As we breathe in and out we release some nitric oxide molecules in our breath. We know that the amount of nitric oxide exhaled can be an indication of inflammation in the lungs. Doctors on Earth are measuring the amount of nitric oxide to help diagnose asthma and other diseases of the lungs, but the method is not yet fully understood.

For future exploration of our Universe space physicians are always looking for easier ways to monitor astronaut health. There are concerns that dust that could be dangerous to human health on other planets or our Moon, for example. Apollo lunar astronauts said that the Moon dust was all-invasive, clinging to equipment, clothes and getting into their spacecraft.

To test nitric oxide monitoring in space and assess its value as a diagnostic tool, ESA astronaut Tim Peake and other astronauts wore a portable gasmask that analysed the molecule as he breathed. The experiment was performed at normal Space Station pressure but also at a half-pressure in the Quest airlock to simulate the atmosphere on a lunar base.

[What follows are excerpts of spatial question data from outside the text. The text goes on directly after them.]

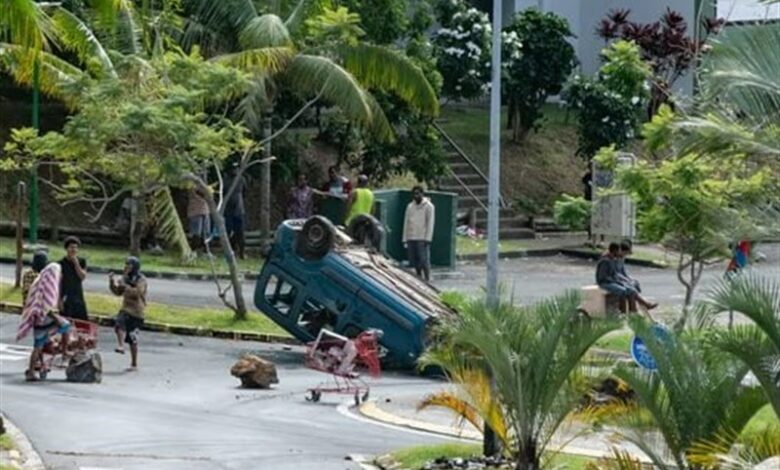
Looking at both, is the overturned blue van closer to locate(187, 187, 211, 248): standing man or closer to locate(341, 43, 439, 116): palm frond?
locate(341, 43, 439, 116): palm frond

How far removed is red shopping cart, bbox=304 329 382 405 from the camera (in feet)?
74.3

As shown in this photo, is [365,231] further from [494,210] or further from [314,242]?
[494,210]

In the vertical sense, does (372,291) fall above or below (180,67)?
below

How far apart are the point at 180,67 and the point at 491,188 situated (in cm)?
891

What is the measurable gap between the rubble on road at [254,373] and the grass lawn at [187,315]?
4.38 meters

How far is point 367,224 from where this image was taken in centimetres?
2795

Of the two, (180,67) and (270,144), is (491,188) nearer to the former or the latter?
(180,67)

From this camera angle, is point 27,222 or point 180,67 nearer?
point 180,67

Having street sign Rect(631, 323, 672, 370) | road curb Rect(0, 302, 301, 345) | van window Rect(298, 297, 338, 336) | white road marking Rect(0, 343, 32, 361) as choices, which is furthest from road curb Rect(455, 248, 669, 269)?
street sign Rect(631, 323, 672, 370)

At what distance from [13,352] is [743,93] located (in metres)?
13.6

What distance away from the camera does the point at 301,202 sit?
36.9 metres

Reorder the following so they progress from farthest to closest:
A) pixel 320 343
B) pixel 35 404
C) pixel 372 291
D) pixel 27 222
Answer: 1. pixel 27 222
2. pixel 372 291
3. pixel 320 343
4. pixel 35 404

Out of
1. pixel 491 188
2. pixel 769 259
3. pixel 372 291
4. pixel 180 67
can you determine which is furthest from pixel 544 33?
pixel 491 188

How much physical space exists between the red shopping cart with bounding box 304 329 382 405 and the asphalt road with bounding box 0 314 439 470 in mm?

This was the first time that Quest was used for scientific research, its main purpose until then being for spacewalks. ESA astronaut Samantha Cristoforetti began the experiment during her mission in 2015.

Previous ESA experiments have led to improved hospital equipment and diagnoses. The Airway Monitoring experiment added to knowledge of using nitric oxide in our breath as a diagnostic tool. The experiment also paved the way for sending astronauts to the Moon and beyond, where they would have to live healthily self-sufficiently.

Brain-DTI

Space-brain networking
Space-brain networking

Humans are adaptable beings. Wear glasses that turn your view of the world upside-down and within two weeks your brain will have adapted to the topsy-turvy world.

Researchers suspect that astronauts’ brains adapt to living in weightlessness by using previously untapped links between neurons. As the astronauts learn to float around in their spacecraft, left–right and up–down become second nature as these neuronal connections are activated.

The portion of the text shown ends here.